Learn-Normal-Distribution-by-TDD-1
Recently I’ve read some articles about AI or Machine Learning those all come down to Normal Distribution. So I decide to learn that.
I will learn it by https://en.wikipedia.org/wiki/Normal_distribution
According Wiki: In probability theory, the normal (or Gaussian or Gauss or Laplace-Gauss) distribution is a very common continuous probability distribution. Normal distributions are important in statistics and are often used in the natural and social sciences to represent real-valued random variables whose distributions are not known. A random variable with a Gaussian distribution is said to be normally distributed and is called a normal deviate.
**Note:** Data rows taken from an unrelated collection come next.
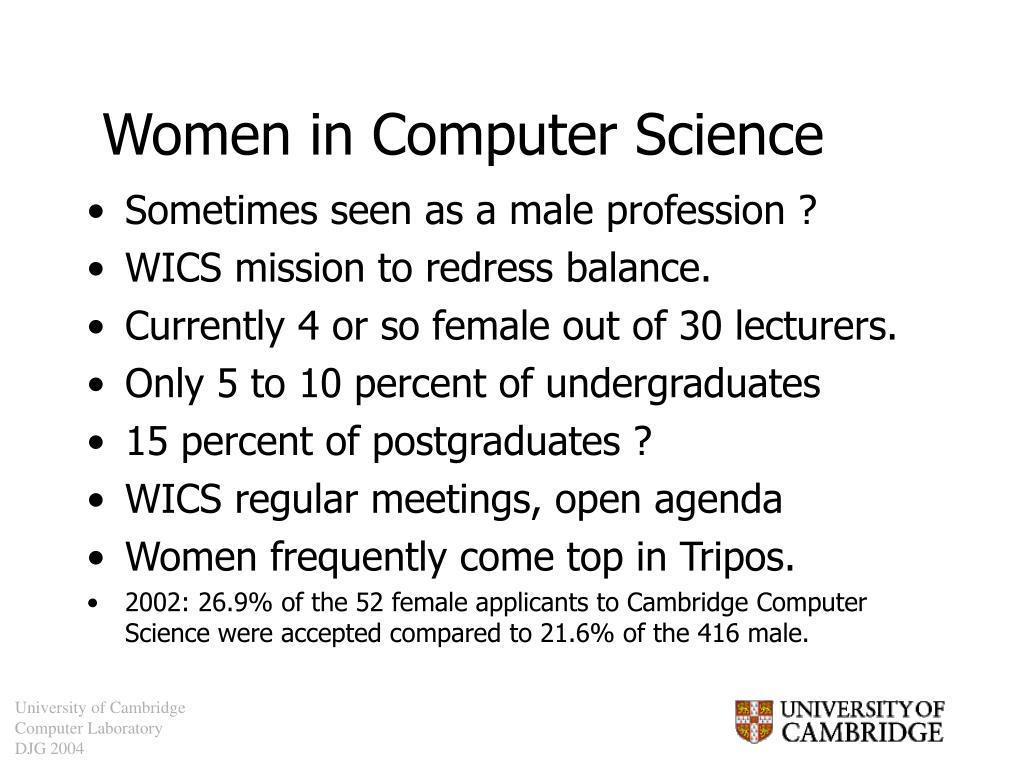 Women in Computer Science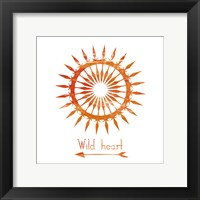 Follow The Sun 2 Framed Print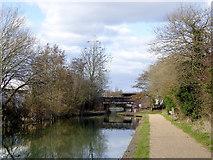 SO9394 : Birmingham canal navigations near Deepfields, Coseley by Roger  Kidd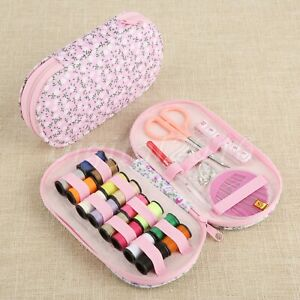 Sewing Kit Pink Storage Case 6.02*3.15*0.98in Needles Scissors 16pcs Thread tool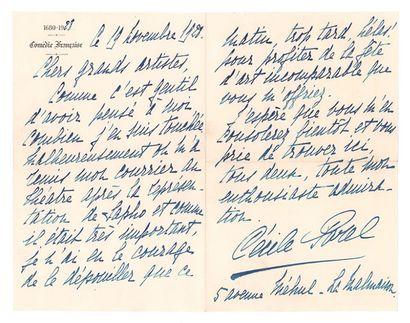 SOREL CÉCILE (1873-1966) Deux lettres autographes signées adressées à M. et Mme Sakaroff....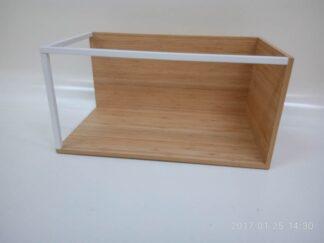 Estante modular bambu x3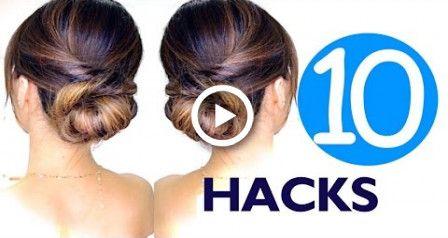 10 LAZY Girls Hair HACKS & Hairstyles | Hairstyle EASY!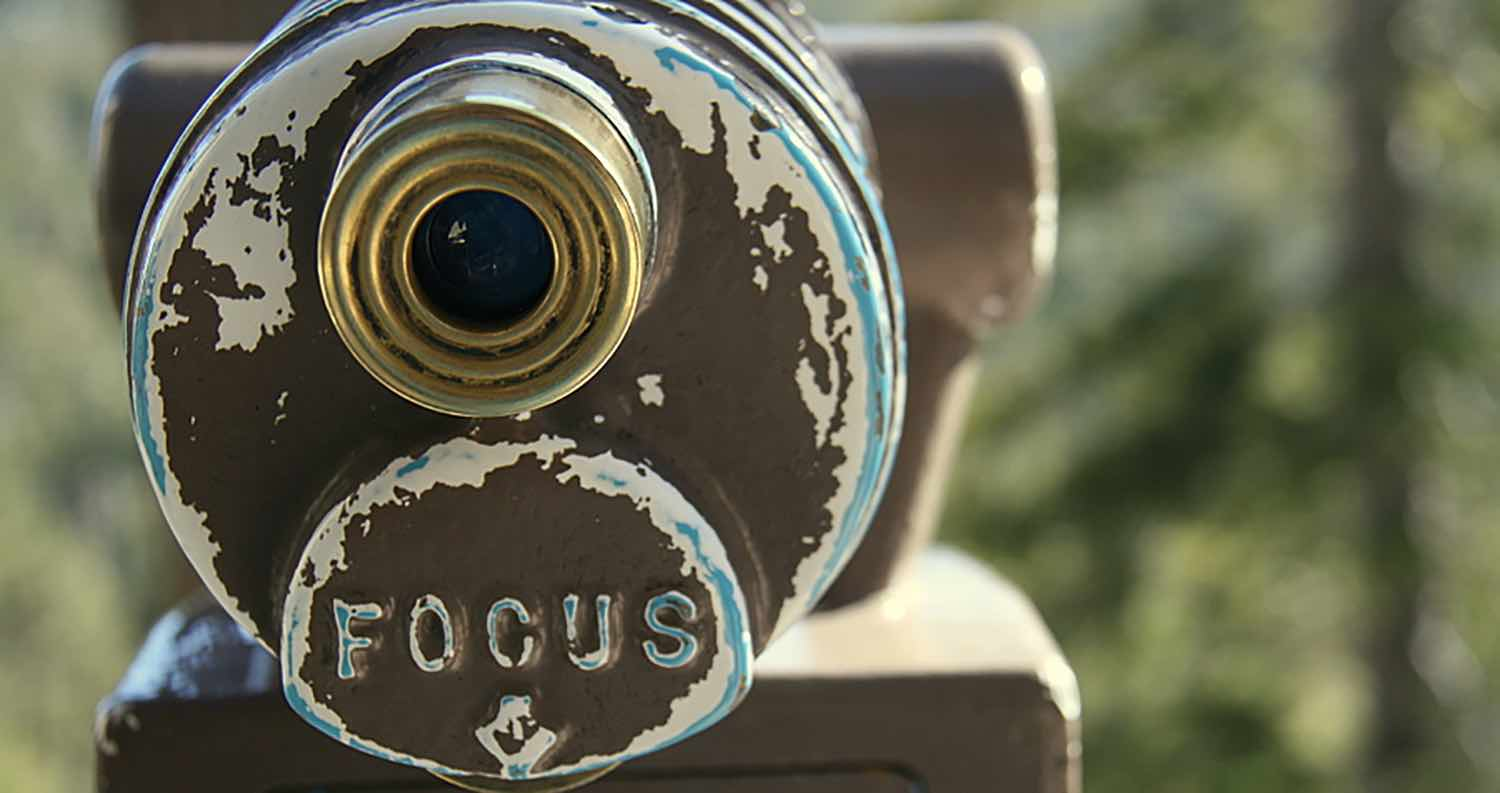 What to focus on in 2017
First we describe Normal Distribution by equation by Math.js library.
demo code:
it(`The probability density of the normal distribution is`, () => {
expect(math.eval(`1/sqrt (2*pi *sigma ^2)*e^(-(x-u )^2/(2*sigma ^2))`, {
sigma: 0.5,
x: 1,
u: 5
})).toEqual(1.0104542167073798e-14)
});
Now let’s explain its physical significance:
u is the mean or expectation of the distribution (and also its median and mode), sigma is the standard deviation, and sigma^2 is the variance.
As you’ve seen the code hasn’t meaning because TypeScript as the superset of javascript isn’t a math programming language.
There’re many programming languages for mathematics as the article describes. I’ll talk my understanding about some of those:
MATLAB / GNU OCTAVE: Of course MATLAB is excellent but with licence payment so Octave is our alternative.
R: R is a programming language and software environment for statistical computing and graphics. So statistics is the key to R.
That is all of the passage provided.